▶ Problem
Copy out the listing below, substituting "upright bass" for every instance of "double bass" and leaving all other text unchanged. Omit the pictures.

▶ Material provided

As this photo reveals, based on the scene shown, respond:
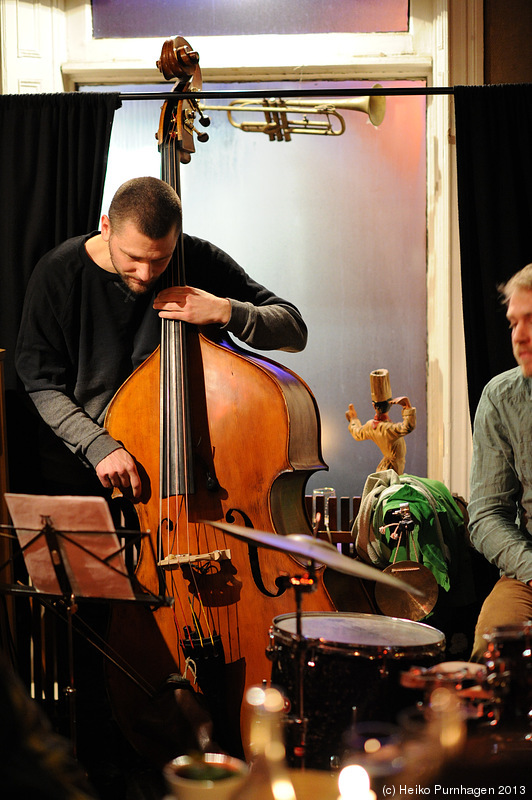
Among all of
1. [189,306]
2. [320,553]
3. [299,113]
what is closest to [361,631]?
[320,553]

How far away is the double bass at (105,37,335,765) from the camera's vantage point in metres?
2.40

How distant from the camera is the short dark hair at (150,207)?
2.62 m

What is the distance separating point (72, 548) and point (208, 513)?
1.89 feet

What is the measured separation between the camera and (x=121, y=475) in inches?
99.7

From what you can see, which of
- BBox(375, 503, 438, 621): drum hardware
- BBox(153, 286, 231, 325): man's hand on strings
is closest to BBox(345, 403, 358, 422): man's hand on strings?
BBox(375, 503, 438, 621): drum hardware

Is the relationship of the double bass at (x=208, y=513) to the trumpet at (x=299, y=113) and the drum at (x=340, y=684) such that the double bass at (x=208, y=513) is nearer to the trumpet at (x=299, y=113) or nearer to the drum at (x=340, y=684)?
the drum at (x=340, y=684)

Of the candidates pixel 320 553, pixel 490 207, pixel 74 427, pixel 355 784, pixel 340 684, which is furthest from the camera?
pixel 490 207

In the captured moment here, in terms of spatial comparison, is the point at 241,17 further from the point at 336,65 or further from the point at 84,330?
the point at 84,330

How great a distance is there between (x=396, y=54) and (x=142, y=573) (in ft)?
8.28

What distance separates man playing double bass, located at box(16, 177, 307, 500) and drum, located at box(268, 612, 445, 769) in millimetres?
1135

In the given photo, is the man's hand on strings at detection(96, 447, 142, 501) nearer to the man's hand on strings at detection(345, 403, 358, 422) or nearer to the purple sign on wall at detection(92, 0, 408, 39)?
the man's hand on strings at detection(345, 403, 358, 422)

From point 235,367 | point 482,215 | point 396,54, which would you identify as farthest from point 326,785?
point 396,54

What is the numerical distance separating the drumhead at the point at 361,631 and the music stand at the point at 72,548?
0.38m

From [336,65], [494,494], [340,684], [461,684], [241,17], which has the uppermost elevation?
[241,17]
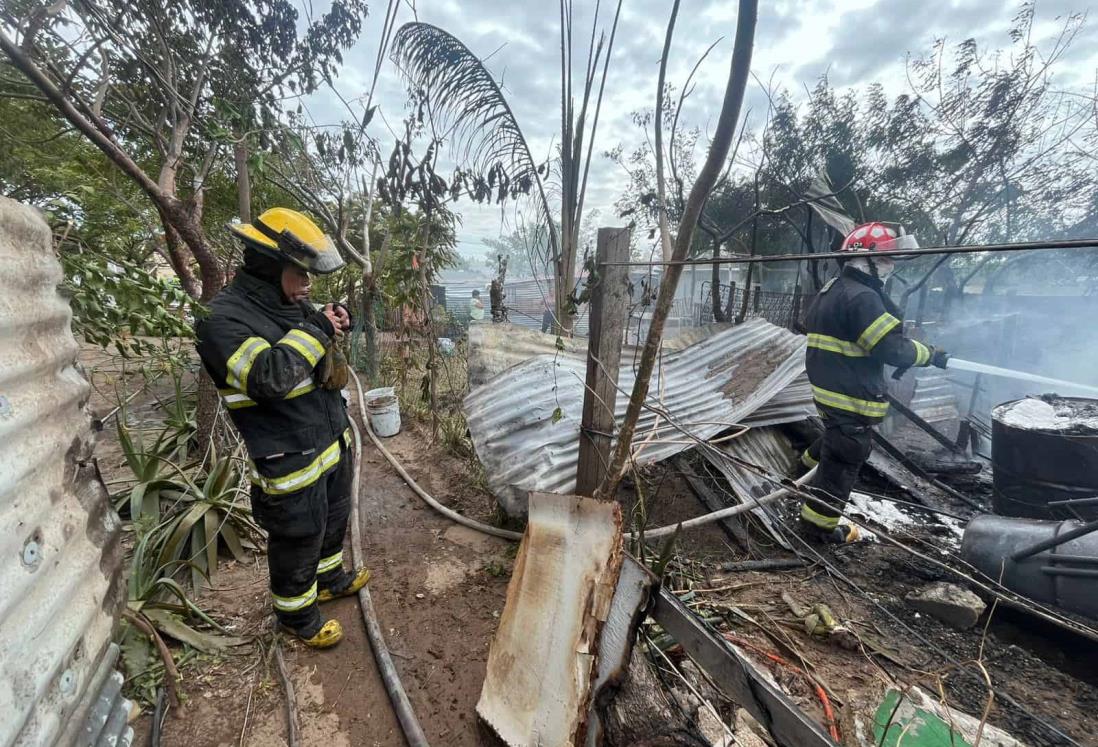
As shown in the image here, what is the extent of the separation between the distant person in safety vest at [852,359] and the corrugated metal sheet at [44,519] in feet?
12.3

▶ Response for this exercise
As this photo reveals, based on the scene shown, respond:
Among all of
1. [189,306]
2. [320,553]
3. [299,113]
what is closest to [361,631]?
[320,553]

How far away is the upright bass at (105,37,335,765) from the camera's vantage point in metres?
2.40

How distant from the camera is the short dark hair at (150,207)?
2.62 m

What is the distance separating point (72, 548) and point (208, 513)?
1.89 feet

What is the measured separation between the camera and (x=121, y=475) in inches?
99.7

From what you can see, which of
- BBox(375, 503, 438, 621): drum hardware
- BBox(153, 286, 231, 325): man's hand on strings
is closest to BBox(345, 403, 358, 422): man's hand on strings?
BBox(375, 503, 438, 621): drum hardware

Is the relationship of the upright bass at (x=208, y=513) to the trumpet at (x=299, y=113) and the drum at (x=340, y=684) such that the upright bass at (x=208, y=513) is nearer to the trumpet at (x=299, y=113) or nearer to the drum at (x=340, y=684)?
the drum at (x=340, y=684)

Of the candidates pixel 320 553, pixel 490 207, pixel 74 427, pixel 355 784, pixel 340 684, which is furthest from the camera?
pixel 490 207

In the captured moment here, in terms of spatial comparison, is the point at 241,17 further from the point at 336,65 or further from the point at 84,330?
the point at 84,330

How great a distance is there between (x=396, y=54) and (x=142, y=573) (in ft)?
8.28

What distance separates man playing upright bass, located at box(16, 177, 307, 500) and drum, located at box(268, 612, 445, 769) in millimetres?
1135

In the given photo, is the man's hand on strings at detection(96, 447, 142, 501) nearer to the man's hand on strings at detection(345, 403, 358, 422) or nearer to the purple sign on wall at detection(92, 0, 408, 39)?
the man's hand on strings at detection(345, 403, 358, 422)

From point 235,367 | point 482,215 | point 396,54, which would you identify as farthest from point 326,785?
point 396,54

What is the numerical distance separating the drumhead at the point at 361,631 and the music stand at the point at 72,548?
0.38m

From [336,65], [494,494], [340,684], [461,684], [241,17], which has the uppermost elevation?
[241,17]
As shown in the image here, what is the extent of the separation between the distant person in safety vest at [852,359] and the corrugated metal sheet at [44,519] in feet?
12.3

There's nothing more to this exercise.